I have had a client ask for some results in degrees German hardness and we work in mg/L and I have been having some trouble finding all the conversions.

what I have is the following:

Our report for will be issued in mg/L, to convert this to dH the follwoing factors apply:
Ca dH = [Ca mg/L] / 7.118 
Mg dH = [Mg mg/L] / 4.317
Alkalinity dH = Alkalinity as CaCO3 mg/L / 17.848 *- I am not sure about this one.*
Hardness dH = Hardness as CaCO3 mg/L / 17.848

We calculate hardness using the following forula:
Hardness as CaCO3 mg/L = 2.497*[Ca mg/L] + 4.118*[Mg mg/L]

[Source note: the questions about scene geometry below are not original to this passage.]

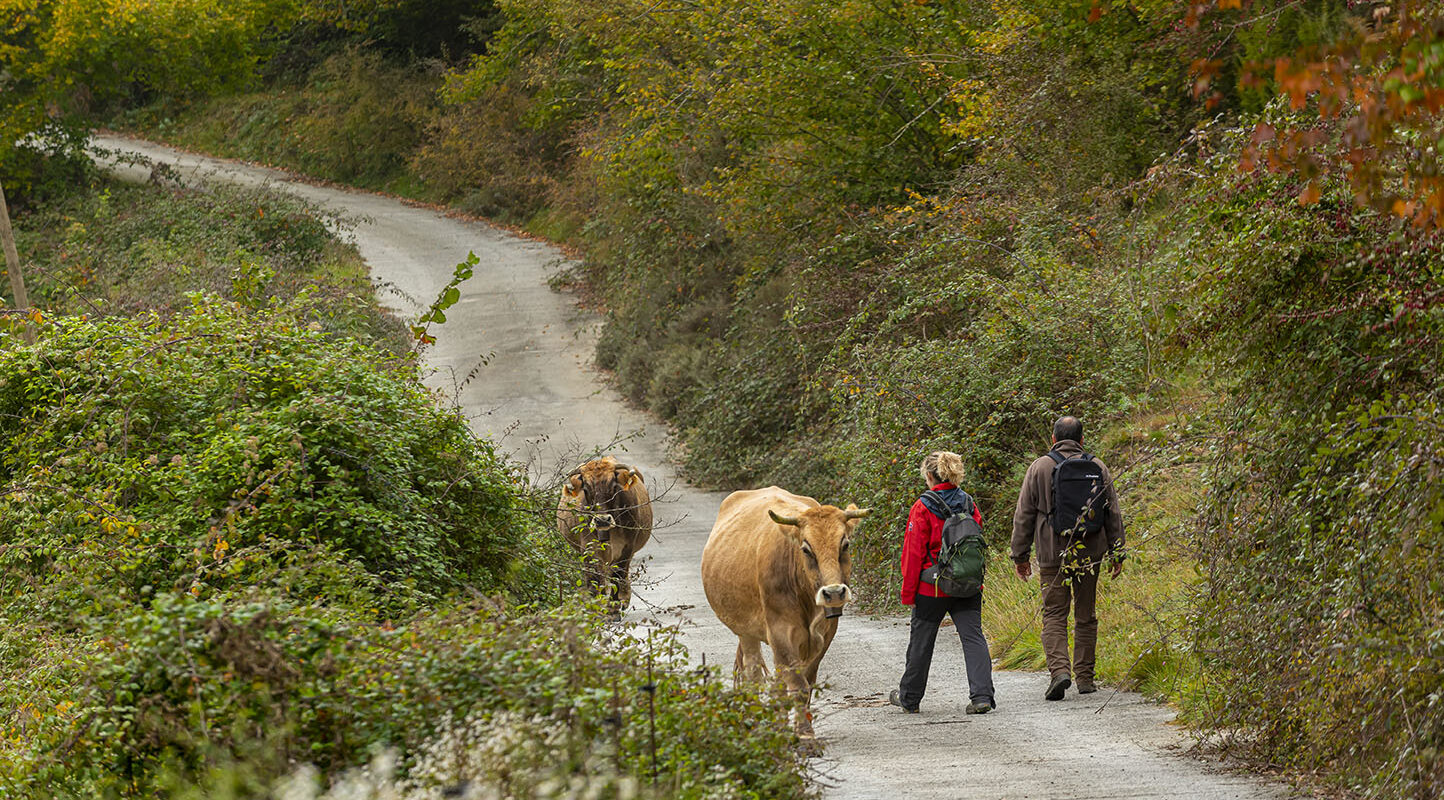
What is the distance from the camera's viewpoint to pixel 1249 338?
794 centimetres

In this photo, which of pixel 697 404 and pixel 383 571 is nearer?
pixel 383 571

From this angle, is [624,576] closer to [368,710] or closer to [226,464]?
[226,464]

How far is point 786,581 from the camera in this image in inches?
376

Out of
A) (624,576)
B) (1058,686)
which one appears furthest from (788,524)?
(624,576)

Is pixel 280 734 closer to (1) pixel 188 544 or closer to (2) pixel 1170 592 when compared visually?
(1) pixel 188 544

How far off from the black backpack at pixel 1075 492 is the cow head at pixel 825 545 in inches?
68.1

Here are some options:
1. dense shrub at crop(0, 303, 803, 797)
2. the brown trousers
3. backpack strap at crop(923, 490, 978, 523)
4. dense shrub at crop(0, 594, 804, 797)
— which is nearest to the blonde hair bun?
backpack strap at crop(923, 490, 978, 523)

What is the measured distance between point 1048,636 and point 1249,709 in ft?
8.65

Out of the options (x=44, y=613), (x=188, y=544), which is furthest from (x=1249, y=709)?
(x=44, y=613)

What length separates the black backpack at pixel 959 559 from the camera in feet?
31.2

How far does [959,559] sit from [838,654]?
133 inches

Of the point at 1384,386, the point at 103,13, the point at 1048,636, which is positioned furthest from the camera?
the point at 103,13

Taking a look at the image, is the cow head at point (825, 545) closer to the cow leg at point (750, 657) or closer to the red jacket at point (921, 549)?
the red jacket at point (921, 549)

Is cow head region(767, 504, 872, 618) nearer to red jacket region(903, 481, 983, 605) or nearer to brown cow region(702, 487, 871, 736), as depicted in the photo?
brown cow region(702, 487, 871, 736)
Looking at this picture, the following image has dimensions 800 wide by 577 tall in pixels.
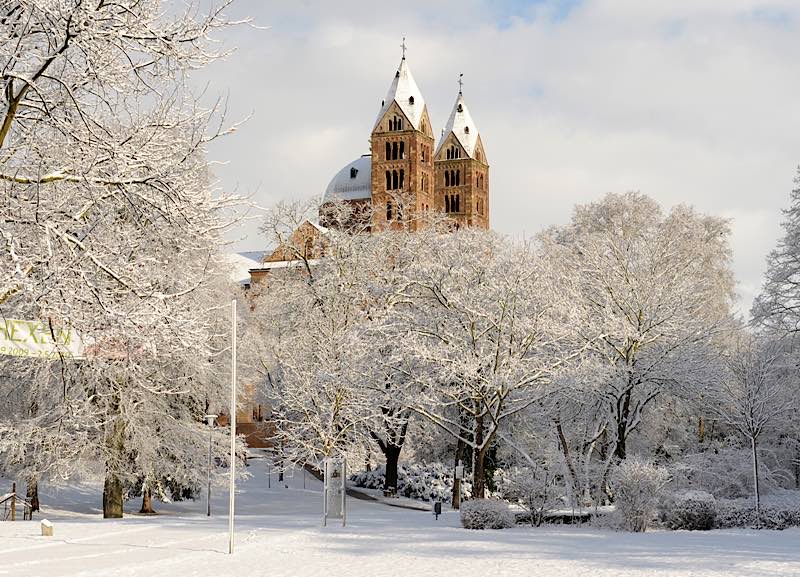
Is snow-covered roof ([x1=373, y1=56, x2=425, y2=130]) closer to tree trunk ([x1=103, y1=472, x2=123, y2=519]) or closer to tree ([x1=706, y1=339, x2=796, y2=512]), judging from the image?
tree ([x1=706, y1=339, x2=796, y2=512])

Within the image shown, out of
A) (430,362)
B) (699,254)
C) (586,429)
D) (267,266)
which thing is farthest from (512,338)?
(267,266)

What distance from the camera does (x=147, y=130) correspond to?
42.4 feet

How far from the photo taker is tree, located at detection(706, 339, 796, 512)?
3193 centimetres

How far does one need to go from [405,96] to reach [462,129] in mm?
12147

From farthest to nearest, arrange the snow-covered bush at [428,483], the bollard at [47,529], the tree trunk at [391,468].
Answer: the tree trunk at [391,468] → the snow-covered bush at [428,483] → the bollard at [47,529]

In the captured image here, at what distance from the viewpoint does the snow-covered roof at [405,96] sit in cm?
10181

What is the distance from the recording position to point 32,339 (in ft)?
42.1

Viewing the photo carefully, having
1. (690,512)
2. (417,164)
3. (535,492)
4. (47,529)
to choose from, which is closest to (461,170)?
(417,164)

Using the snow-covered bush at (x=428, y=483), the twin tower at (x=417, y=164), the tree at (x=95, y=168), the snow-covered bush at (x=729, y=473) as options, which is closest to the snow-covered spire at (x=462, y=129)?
the twin tower at (x=417, y=164)

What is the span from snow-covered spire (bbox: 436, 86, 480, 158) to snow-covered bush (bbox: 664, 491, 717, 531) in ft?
287

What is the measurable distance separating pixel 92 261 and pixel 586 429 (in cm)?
2396

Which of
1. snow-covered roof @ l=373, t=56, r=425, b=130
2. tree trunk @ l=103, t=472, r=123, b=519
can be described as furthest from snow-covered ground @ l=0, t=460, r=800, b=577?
snow-covered roof @ l=373, t=56, r=425, b=130

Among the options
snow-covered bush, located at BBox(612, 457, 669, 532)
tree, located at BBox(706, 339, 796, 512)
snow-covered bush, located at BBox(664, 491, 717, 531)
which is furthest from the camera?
tree, located at BBox(706, 339, 796, 512)

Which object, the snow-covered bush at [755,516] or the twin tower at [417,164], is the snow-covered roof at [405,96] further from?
the snow-covered bush at [755,516]
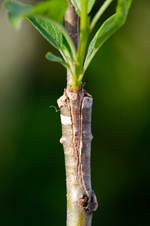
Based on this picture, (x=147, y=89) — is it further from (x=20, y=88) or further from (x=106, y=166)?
(x=20, y=88)

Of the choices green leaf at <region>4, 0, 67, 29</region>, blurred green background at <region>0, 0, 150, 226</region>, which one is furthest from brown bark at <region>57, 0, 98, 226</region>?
blurred green background at <region>0, 0, 150, 226</region>

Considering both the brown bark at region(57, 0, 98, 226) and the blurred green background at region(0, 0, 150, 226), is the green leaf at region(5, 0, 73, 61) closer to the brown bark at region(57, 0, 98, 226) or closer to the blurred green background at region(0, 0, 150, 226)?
the brown bark at region(57, 0, 98, 226)

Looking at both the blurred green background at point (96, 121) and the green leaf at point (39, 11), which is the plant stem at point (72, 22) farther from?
the blurred green background at point (96, 121)

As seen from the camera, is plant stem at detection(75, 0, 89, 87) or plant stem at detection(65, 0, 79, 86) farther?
plant stem at detection(65, 0, 79, 86)

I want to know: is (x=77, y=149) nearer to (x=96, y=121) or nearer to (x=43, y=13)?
(x=43, y=13)

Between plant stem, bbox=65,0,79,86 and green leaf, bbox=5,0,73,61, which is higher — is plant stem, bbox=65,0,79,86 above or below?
above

So by applying the above factors and doing some internet searching I have come up with the following:

Residual alkalinity dH = Alkalinity dH - Ca dH / 3.5 - Mg dH / 7
Residual alkalinity mg/L = Alkalinity mg/L - Ca mg/L / 1.4 - Mg mg/L / 1.77

I have plugged in a real sample and come up with the following numbers, do they seem right?

ppm	divide by	dH
Ca	32	7.118	4.50
Mg	7.6	4.33	1.76
Alkalinity	110	17.848	6.16
Hardness	111.20	17.848	6.23

RA	82.70 4.63

sorry for the loss of formatting on the table at the end, how do I make it look pretty.


----------



## jonocarroll (3/4/09)

Does this help? Unit coversion can also be found here.

Note that I didn't quote the whole post just to reply to it, people??? That's next in line for getting on my nerves


----------



## Adamt (3/4/09)

Your calculations look right, I think!

:icon_offtopic: 



QuantumBrewer said:


> Does this help? Unit coversion can also be found here.
> 
> Note that I didn't quote the whole post just to reply to it, people??? That's next in line for getting on my nerves



+1


----------